* TEXT SEGMENT
--- Start ---

68.Subsections (3) and (4) provide that the Royal Trustees must give a copy of the report to the Treasury, who must lay it before Parliament.
69.Subsection (5) requires regular reviews, starting from 1 April 2012. The first review must take place after 4 years, so it will begin in Spring 2016. Thereafter a review is required every 5 years.
Section 8: Power to change level of Sovereign Grant
70.This section applies if the Royal Trustees’ review calls for a different percentage to be used in the formula in section 6. It requires the Treasury to implement the conclusions of the review.
71.Under subsection (2), the Treasury must lay an order to amend the percentage in section 6(1). Subsection (3) requires the affirmative Parliamentary procedure (in the House of Commons only) to approve any increase in the percentage. Subsection (4) provides for the negative procedure (again, Commons only) for an order that decreases the percentage.
Section 9: Duchy of Cornwall income and grant to the heir to the throne
72.This section adjusts the Sovereign Grant where the Duke of Cornwall is under 18 and where there is no Duke of Cornwall.

--- End ---

* PROVIDED RECORDS
--- Start ---

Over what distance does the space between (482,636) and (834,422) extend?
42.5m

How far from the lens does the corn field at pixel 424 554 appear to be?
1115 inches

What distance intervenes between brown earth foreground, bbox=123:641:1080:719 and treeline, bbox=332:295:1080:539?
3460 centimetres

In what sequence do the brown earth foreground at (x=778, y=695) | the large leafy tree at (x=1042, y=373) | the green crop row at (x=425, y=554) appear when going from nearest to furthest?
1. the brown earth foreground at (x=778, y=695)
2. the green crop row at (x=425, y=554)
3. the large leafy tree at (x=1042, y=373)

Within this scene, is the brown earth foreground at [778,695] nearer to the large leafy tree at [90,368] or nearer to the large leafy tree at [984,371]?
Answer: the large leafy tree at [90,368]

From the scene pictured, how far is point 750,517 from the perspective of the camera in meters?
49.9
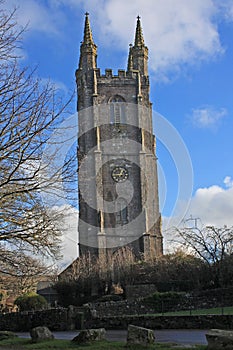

--- End ---

* TASK SET
[1] In the Sovereign Grant notes, when will the first review begin?
[2] List every numbered paragraph in the Sovereign Grant notes by its number.
[3] Continue the Sovereign Grant notes, starting after the last sentence shown.

* RESULTS OF THE EXERCISE
[1] Spring 2016.

[2] 68, 69, 70, 71, 72

[3]
73.When the Duke of Cornwall is under 18, the amount of Sovereign Grant in each year or part year is reduced by 90% of the income account net surplus of the Duchy of Cornwall for the period. A corresponding amount of the Duchy’s income is placed at the disposal of Her Majesty. Duchy income does not increase the Sovereign’s resources because the Sovereign Grant is reduced proportionately. That arrangement reflects the current statutory provisions for the civil list.
74.Where the revenues of the Duchy of Cornwall are vested in Her Majesty (because there is no Duke of Cornwall) the section provides for the amount of the Sovereign Grant to be reduced by the amount of the income account net surplus of the Duchy for that period.
75.When Duchy revenues are vested in Her Majesty, the section also provides for a grant to be made by the Treasury to the heir to the throne (who would not be the Duke of Cornwall). Such heirs, if they are adult, would receive a grant equivalent to the amount by which the Sovereign Grant has been reduced on account of the Duchy revenues. If they are under 18, they receive 10% of that amount. The net effect is broadly that an adult heir to the throne, whether or not that person is also Duke of Cornwall, receives the equivalent of the net income of the Duchy. If the heir is a minor, the equivalent of 10% of the Duchy’s net income is received.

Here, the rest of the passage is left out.